The song had managed to beat fellow UK rock band The Darkness' hit single "I Believe in a Thing Called Love" (released in September 2003), charting twelve spots higher on Billboards Mainstream Rock charts upon release in December 2003, becoming the highest charting single in the United States from any UK artist in 2003.

The song gained much popularity in the United States through radio airplay and the music video saw regular rotation on MTV. The song would later be ranked number 10 on Billboards year-end rock charts in the United States.

Johnny Loftus of AllMusic said, "'Last Train Home' was an absolute masterpiece of a single mixing board surgery, flawlessly, brazenly binding the properties of three of California's most marketable acts into one monster of an alternative rock anthem, sung by a bunch of immaculately T-shirted dudes from Pontypridd. Beginning with an instrumental run through its unstoppable chorus, the song drifted into faraway echoes of piano as vocalist Ian Watkins emoted vaguely meaningful lyrics like 'Love was once apart / But now it's disappeared'".

Kirk Miller of Rolling Stone said "Last Train Home" is "one of the catchiest hard-rock songs to hit the radio in the past three years. Singer Ian Watkins has Mike Patton's croon/scream down cold, and his group deftly applies FNM's anything-goes approach: equal parts thrash riffs, symphonic keyboards and moody jazz intervals".

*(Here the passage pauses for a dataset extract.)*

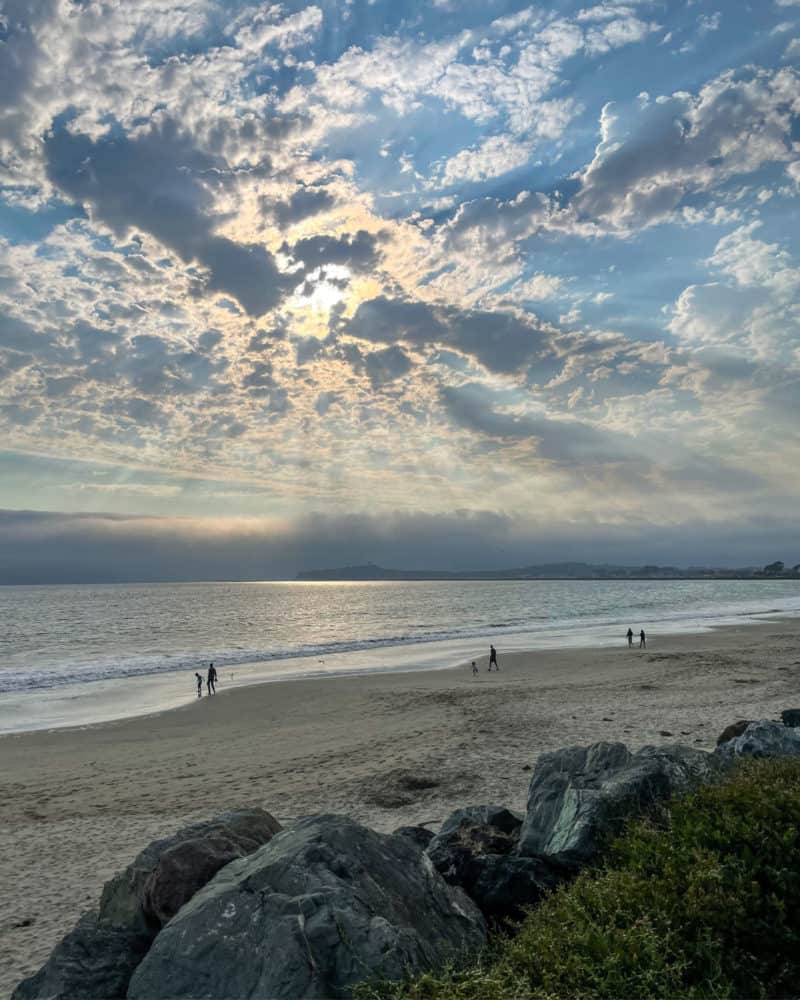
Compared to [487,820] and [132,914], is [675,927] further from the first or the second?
[132,914]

"Last Train Home" was also the song that introduced Geoff Rickly to Lostprophets. Rickly would go on to form No Devotion with the other members after Watkins was convicted of sex offences in 2013.

==In other media==
The song appears in the soundtrack for the video game NFL Street, released in January 2004.

==Music video==
The music video was directed by Brian Scott Weber and was shot in various Downtown Los Angeles locations in November 2003. In addition to receiving frequent radio airplay in the United States, the video would see frequent rotation on MTV from 2003 to 2005. The band are seen performing on a truck bed, surrounded by multiple fans. The shots of the band are intercut with footage of several fans skateboarding and driving around the city in a Chevrolet Impala. Ian Watkins wears a Pittsburgh Strikers (an amateur football club in Western Pennsylvania) T-shirt during the video.

==Track listing==

CD1
| No. | Title | Length |
|---|---|---|
| 1. | "Last Train Home" (radio edit) | 4:04 |
| 2. | "Cry Me a River" (BBC Radio One session) (Justin Timberlake cover) | 5:00 |

CD2
| No. | Title | Length |
|---|---|---|
| 1. | "Last Train Home" (radio edit) | 4:04 |
| 2. | "Last Train Home" (demo) | 4:40 |
| 3. | "The Politics of Emotion" (demo) | 3:22 |

EP version
| No. | Title | Length |
|---|---|---|
| 1. | "Last Train Home" (radio edit) | 4:04 |
| 2. | "The Politics of Emotion" (demo) | 3:22 |
| 3. | "Cry Me a River" (BBC Radio One session) (Justin Timberlake cover) | 5:00 |
| 4. | "Shinobi vs. Dragon Ninja" (acoustic) | 3:04 |
| 5. | "Last Train Home" (demo) | 4:10 |

Vinyl
| No. | Title | Length |
|---|---|---|
| 1. | "Last Train Home" (radio edit) | 4:04 |
| 2. | "Shinobi vs. Dragon Ninja" (acoustic) | 3:04 |

==Personnel==
- Ian Watkins – lead vocals
- Lee Gaze – lead guitar
- Mike Lewis – rhythm guitar
- Stu Richardson – bass guitar
- Mike Chiplin – drums, percussion
- Jamie Oliver – synth, turntables, samples, vocals
- Benji Madden – writer, additional group vocals
- Billy Martin – additional group vocals

==Charts==

| Chart (2003–2004) | Peak position |
|---|---|
| Australia (ARIA) | 68 |
| Canada Rock Top 30 (Radio & Records) | 14 |
| Germany (GfK) | 48 |
| UK Singles (Official Charts) | 8 |
| UK Airplay (Music Week) | 42 |
| UK Indie (Official Charts) | 1 |
| UK Rock & Metal (OCC) | 2 |
| US Billboard Hot 100 | 75 |
| US Alternative Airplay (Billboard) | 1 |
| US Mainstream Rock (Billboard) | 10 |

==Certifications==

| Region | Certification | Certified units/sales |
| United Kingdom (BPI) | Silver | 200,000^{‡} |
^{‡} Sales+streaming figures based on certification alone.